▶ _Given request 1_
Format the rows between the line holding "boxes. Query: towels" and the line holding "[207,333,217,340]", inclusive, as a JSON list of strings with one string per line and blank lines omitted.

==================================================

Moscaritolo, Mione                                              [Page 2]


INTERNET-DRAFT                 PGPticket                     14-Jul-1998

1.  Introduction

1.1  Target Audience

   This document is intended for implementors of systems that will issue
   or verify a PGPticket. The document should also be reviewed by
   service administrators to help them determine reasonable and secure
   policies for the use of PGPticket.

1.2   Purpose and Motivation

   There is an enormous need for secure but flexible authentication
   technologies. This is illustrated by many of the standardization
   efforts under way dealing with authentication, authorization, and
   Public Key Infrastructures. The complexity of these schemes grows
   exponentially when they are extended to a world-wide community.

   The motivation for this document is to specify a method of creating
   PGP authorization certificates that may be used to grant various
   types of access to services. These methods are based on proven,
   secure cryptographic technology. The tickets defined in this
   documente a compatible variant of the OpenPGP self-signature
   packet. They provide access to resources in a fashion similar to
   existing token card methods but without the drawback of requiring
   extra hardware.

1.3   Related Formats and Protocols

   Several existing and developing standards incorporate similar
   concepts. The SPKI group is attempting to design an infrastructure
   based totally on attribute certificates. The primary purpose is to
   grant access or privileges to the holder of a private key regardless
   of knowing that holder's human readable name. The key (or hash of the
   key) is the identity. Its design focuses on use in electronic
   commerce (i.e. bank transactions, stock transactions, purchasing,
   etc.) There is insufficient experiential evidence to know of all the
   drawbacks that may be present in this system.

   Kerberos authentication may be used to authenticate a user to a
   service (and vice-versa). Each principal's (user or server) secret
   key is kept in a database. This is used by the key distribution
   center to issue tickets when requested for a user to access a
   service. These tickets contain a random secret key for use between
   user and service. The user's key is based on a password known by the
   user. The user must type the password to a client program in order
   for that program to decrypt and use the ticket issued by the kdc. The
   main drawback in this system is that everyone must trust a single
   secure system. That system is a prime target for attack whether that
   attack is to access secret keys or to deny service to legitimate
   users.

   OpenPGP uses strong public key and symmetric cryptography to
   exchange encrypted and/or signed (authenticated) objects. It uses
   a web-of-trust system to determine if a specific public key is

Moscaritolo, Mione                                              [Page 3]


INTERNET-DRAFT                 PGPticket                     14-Jul-1998

   trusted (believed to belong to the named entity.) This differs from
   the typical hierarchy of certification authorities (CAs) in a
   traditional public key infrastructure (i.e. PKIX) although PGP's
   network model of trust can be reshaped to form a hierarchy as
   well. The network (web-of-trust) model has its own set of advantages
   and disadvantages. However, additionally, OpenPGP does not address a
   way use its objects or cryptographic facilities to determine access
   rights to a system or other resource.

==================================================

▶ _Given request 2_
Answer these about the PGPticket draft:
(a) For whom is the document primarily intended?
(b) What is the SPKI group attempting to design?
(c) What is named as the main drawback of Kerberos?

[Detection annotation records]
==================================================

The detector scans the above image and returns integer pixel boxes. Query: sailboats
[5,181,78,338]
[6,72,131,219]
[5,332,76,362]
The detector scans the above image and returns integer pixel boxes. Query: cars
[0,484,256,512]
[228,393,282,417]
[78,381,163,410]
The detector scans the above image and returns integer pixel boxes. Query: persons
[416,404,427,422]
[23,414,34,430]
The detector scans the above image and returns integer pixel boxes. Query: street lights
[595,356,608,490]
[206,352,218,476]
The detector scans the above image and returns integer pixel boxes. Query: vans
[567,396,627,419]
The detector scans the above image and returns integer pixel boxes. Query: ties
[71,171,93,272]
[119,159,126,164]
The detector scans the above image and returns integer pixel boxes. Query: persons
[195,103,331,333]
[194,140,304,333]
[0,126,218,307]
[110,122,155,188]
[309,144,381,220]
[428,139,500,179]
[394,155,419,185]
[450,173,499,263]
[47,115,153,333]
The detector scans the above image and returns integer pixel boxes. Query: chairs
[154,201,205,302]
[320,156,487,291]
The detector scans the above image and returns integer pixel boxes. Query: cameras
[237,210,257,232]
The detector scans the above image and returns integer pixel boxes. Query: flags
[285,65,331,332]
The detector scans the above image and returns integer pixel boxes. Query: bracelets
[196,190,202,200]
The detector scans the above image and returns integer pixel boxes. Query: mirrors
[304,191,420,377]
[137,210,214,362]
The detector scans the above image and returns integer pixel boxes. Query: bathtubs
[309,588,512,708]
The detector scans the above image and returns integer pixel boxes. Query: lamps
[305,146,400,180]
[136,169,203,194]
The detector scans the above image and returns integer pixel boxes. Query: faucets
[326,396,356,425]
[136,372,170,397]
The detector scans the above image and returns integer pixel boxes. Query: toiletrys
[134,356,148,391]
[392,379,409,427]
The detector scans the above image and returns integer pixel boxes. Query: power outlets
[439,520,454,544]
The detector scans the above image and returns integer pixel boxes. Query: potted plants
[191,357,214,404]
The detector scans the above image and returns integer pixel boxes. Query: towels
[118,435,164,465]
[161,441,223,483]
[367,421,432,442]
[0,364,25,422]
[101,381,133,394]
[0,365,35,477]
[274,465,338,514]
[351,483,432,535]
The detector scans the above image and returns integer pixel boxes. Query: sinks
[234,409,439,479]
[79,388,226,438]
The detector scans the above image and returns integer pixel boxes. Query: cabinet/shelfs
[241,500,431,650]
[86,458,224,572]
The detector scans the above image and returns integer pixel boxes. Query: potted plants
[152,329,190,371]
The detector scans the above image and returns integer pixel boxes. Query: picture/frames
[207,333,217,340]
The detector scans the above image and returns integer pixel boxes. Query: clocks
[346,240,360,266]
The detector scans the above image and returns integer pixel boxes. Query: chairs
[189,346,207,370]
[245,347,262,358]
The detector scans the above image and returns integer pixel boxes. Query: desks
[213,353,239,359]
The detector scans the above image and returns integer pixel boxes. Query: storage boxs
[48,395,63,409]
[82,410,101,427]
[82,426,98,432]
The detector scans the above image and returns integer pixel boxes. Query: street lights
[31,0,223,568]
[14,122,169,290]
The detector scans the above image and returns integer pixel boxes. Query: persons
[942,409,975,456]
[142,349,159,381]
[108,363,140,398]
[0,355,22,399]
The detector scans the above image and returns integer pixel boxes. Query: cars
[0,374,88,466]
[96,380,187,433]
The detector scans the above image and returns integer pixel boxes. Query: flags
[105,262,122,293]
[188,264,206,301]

==================================================

▶ _Written solution 1_
[
  "The detector scans the above image and returns integer pixel boxes. Query: towels",
  "[118,435,164,465]",
  "[161,441,223,483]",
  "[367,421,432,442]",
  "[0,364,25,422]",
  "[101,381,133,394]",
  "[0,365,35,477]",
  "[274,465,338,514]",
  "[351,483,432,535]",
  "The detector scans the above image and returns integer pixel boxes. Query: sinks",
  "[234,409,439,479]",
  "[79,388,226,438]",
  "The detector scans the above image and returns integer pixel boxes. Query: cabinet/shelfs",
  "[241,500,431,650]",
  "[86,458,224,572]",
  "The detector scans the above image and returns integer pixel boxes. Query: potted plants",
  "[152,329,190,371]",
  "The detector scans the above image and returns integer pixel boxes. Query: picture/frames",
  "[207,333,217,340]"
]

▶ _Written solution 2_
(a) Implementors of systems that will issue or verify a PGPticket.
(b) An infrastructure based totally on attribute certificates.
(c) Everyone must trust a single secure system.